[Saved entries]
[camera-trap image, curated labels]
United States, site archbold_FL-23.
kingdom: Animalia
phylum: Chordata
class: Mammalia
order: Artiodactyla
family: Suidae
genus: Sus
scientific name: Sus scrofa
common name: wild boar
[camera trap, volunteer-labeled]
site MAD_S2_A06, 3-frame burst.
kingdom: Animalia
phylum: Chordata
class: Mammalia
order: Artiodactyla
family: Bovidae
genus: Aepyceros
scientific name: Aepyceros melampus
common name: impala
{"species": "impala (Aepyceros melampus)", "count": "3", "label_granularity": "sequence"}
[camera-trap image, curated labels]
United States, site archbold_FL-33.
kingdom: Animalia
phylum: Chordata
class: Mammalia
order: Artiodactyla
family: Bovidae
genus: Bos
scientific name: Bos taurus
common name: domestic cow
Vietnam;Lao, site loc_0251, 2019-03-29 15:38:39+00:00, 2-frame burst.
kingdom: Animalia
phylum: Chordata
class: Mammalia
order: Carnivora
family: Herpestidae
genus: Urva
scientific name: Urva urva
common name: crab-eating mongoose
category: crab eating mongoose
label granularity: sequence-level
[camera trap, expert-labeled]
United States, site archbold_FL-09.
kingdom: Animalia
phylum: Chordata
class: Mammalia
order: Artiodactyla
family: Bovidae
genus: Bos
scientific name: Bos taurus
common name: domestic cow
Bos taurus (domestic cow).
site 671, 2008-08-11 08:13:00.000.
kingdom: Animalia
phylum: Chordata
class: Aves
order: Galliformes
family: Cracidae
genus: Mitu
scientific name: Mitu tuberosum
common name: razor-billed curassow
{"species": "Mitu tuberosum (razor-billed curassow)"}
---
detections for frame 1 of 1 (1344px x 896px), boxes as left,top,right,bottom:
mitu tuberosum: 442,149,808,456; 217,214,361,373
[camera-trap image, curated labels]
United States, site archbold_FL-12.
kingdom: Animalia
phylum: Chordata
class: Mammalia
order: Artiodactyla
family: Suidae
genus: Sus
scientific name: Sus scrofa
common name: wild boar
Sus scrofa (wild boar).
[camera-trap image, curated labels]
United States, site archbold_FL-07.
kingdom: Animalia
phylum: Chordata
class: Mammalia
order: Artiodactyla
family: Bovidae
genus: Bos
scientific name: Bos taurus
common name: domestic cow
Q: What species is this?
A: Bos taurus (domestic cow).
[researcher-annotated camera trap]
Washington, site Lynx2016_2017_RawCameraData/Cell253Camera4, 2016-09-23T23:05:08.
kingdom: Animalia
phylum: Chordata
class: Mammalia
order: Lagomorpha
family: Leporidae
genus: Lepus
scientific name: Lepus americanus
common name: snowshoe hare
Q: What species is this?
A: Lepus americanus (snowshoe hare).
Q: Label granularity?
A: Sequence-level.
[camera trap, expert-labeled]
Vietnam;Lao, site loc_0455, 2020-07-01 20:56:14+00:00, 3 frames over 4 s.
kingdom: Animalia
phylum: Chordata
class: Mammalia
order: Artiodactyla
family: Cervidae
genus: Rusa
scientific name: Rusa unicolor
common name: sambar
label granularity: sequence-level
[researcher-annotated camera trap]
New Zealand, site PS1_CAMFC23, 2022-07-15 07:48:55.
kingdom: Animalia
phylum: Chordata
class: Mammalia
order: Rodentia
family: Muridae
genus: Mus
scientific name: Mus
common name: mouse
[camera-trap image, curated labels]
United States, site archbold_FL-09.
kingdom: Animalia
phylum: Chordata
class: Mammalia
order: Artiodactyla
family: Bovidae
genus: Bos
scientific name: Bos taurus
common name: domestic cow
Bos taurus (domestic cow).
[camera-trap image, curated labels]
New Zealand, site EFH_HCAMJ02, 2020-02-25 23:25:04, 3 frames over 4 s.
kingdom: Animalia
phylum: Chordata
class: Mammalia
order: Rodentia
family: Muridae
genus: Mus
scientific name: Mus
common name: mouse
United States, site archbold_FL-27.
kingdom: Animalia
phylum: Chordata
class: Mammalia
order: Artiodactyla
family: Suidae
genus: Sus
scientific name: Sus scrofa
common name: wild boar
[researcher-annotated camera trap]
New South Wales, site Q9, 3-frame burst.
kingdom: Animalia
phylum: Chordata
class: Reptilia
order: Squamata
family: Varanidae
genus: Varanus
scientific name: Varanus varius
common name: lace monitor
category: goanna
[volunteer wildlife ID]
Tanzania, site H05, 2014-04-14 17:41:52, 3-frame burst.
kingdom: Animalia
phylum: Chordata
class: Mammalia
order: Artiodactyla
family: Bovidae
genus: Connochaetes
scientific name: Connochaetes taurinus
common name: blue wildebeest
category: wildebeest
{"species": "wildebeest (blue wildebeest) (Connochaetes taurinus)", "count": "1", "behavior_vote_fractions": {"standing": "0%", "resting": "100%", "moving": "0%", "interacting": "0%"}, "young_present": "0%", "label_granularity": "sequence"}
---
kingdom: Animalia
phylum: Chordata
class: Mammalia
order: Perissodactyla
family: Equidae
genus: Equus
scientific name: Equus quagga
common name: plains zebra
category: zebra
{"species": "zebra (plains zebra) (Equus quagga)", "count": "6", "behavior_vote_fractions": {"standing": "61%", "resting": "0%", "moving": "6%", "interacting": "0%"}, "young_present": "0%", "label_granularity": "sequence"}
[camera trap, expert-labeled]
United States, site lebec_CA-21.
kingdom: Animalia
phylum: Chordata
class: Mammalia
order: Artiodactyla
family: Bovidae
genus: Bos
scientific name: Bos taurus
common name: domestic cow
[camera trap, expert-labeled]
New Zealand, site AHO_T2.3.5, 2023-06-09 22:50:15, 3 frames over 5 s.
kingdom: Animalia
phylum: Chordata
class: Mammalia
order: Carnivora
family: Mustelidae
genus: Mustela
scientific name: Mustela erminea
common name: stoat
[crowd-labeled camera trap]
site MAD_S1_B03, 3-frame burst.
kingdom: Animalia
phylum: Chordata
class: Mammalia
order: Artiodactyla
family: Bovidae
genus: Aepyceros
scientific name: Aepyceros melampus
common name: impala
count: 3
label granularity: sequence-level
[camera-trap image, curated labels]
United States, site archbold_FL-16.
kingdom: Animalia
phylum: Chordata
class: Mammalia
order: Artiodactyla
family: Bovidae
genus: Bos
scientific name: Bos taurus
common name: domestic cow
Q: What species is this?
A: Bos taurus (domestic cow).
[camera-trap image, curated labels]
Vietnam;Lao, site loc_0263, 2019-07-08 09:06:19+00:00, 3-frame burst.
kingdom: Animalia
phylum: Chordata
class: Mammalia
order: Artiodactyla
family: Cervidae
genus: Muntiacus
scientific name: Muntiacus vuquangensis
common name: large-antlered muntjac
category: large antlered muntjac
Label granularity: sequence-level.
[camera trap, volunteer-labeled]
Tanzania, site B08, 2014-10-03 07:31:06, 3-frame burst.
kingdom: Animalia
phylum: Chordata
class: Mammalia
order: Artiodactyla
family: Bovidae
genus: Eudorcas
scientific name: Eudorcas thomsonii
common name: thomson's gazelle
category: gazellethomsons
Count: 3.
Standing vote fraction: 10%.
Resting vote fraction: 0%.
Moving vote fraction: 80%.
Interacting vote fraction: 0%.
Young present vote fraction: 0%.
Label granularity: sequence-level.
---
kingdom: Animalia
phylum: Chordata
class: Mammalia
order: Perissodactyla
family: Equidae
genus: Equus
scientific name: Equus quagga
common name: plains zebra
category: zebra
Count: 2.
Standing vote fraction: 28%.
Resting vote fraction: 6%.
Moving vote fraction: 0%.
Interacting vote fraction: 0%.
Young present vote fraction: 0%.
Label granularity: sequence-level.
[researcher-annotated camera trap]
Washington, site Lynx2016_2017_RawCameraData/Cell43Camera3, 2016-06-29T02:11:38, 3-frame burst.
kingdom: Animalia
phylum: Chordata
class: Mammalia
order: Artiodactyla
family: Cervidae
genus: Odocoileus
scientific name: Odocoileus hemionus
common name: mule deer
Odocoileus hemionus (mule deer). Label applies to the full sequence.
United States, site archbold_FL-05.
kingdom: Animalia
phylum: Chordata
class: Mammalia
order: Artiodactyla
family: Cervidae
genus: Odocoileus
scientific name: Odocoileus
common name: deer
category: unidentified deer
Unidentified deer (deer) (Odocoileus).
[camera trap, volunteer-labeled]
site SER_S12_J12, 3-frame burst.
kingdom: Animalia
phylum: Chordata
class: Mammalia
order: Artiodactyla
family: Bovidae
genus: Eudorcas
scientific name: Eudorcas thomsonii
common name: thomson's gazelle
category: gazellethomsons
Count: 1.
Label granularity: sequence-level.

**To do**.
Output the lines above exactly, but only those between the line holding "scientific name: Lepus americanus" and the line holding "genus: Connochaetes", inclusive.

**Exercise solution**.
scientific name: Lepus americanus
common name: snowshoe hare
Q: What species is this?
A: Lepus americanus (snowshoe hare).
Q: Label granularity?
A: Sequence-level.
[camera trap, expert-labeled]
Vietnam;Lao, site loc_0455, 2020-07-01 20:56:14+00:00, 3 frames over 4 s.
kingdom: Animalia
phylum: Chordata
class: Mammalia
order: Artiodactyla
family: Cervidae
genus: Rusa
scientific name: Rusa unicolor
common name: sambar
label granularity: sequence-level
[researcher-annotated camera trap]
New Zealand, site PS1_CAMFC23, 2022-07-15 07:48:55.
kingdom: Animalia
phylum: Chordata
class: Mammalia
order: Rodentia
family: Muridae
genus: Mus
scientific name: Mus
common name: mouse
[camera-trap image, curated labels]
United States, site archbold_FL-09.
kingdom: Animalia
phylum: Chordata
class: Mammalia
order: Artiodactyla
family: Bovidae
genus: Bos
scientific name: Bos taurus
common name: domestic cow
Bos taurus (domestic cow).
[camera-trap image, curated labels]
New Zealand, site EFH_HCAMJ02, 2020-02-25 23:25:04, 3 frames over 4 s.
kingdom: Animalia
phylum: Chordata
class: Mammalia
order: Rodentia
family: Muridae
genus: Mus
scientific name: Mus
common name: mouse
United States, site archbold_FL-27.
kingdom: Animalia
phylum: Chordata
class: Mammalia
order: Artiodactyla
family: Suidae
genus: Sus
scientific name: Sus scrofa
common name: wild boar
[researcher-annotated camera trap]
New South Wales, site Q9, 3-frame burst.
kingdom: Animalia
phylum: Chordata
class: Reptilia
order: Squamata
family: Varanidae
genus: Varanus
scientific name: Varanus varius
common name: lace monitor
category: goanna
[volunteer wildlife ID]
Tanzania, site H05, 2014-04-14 17:41:52, 3-frame burst.
kingdom: Animalia
phylum: Chordata
class: Mammalia
order: Artiodactyla
family: Bovidae
genus: Connochaetes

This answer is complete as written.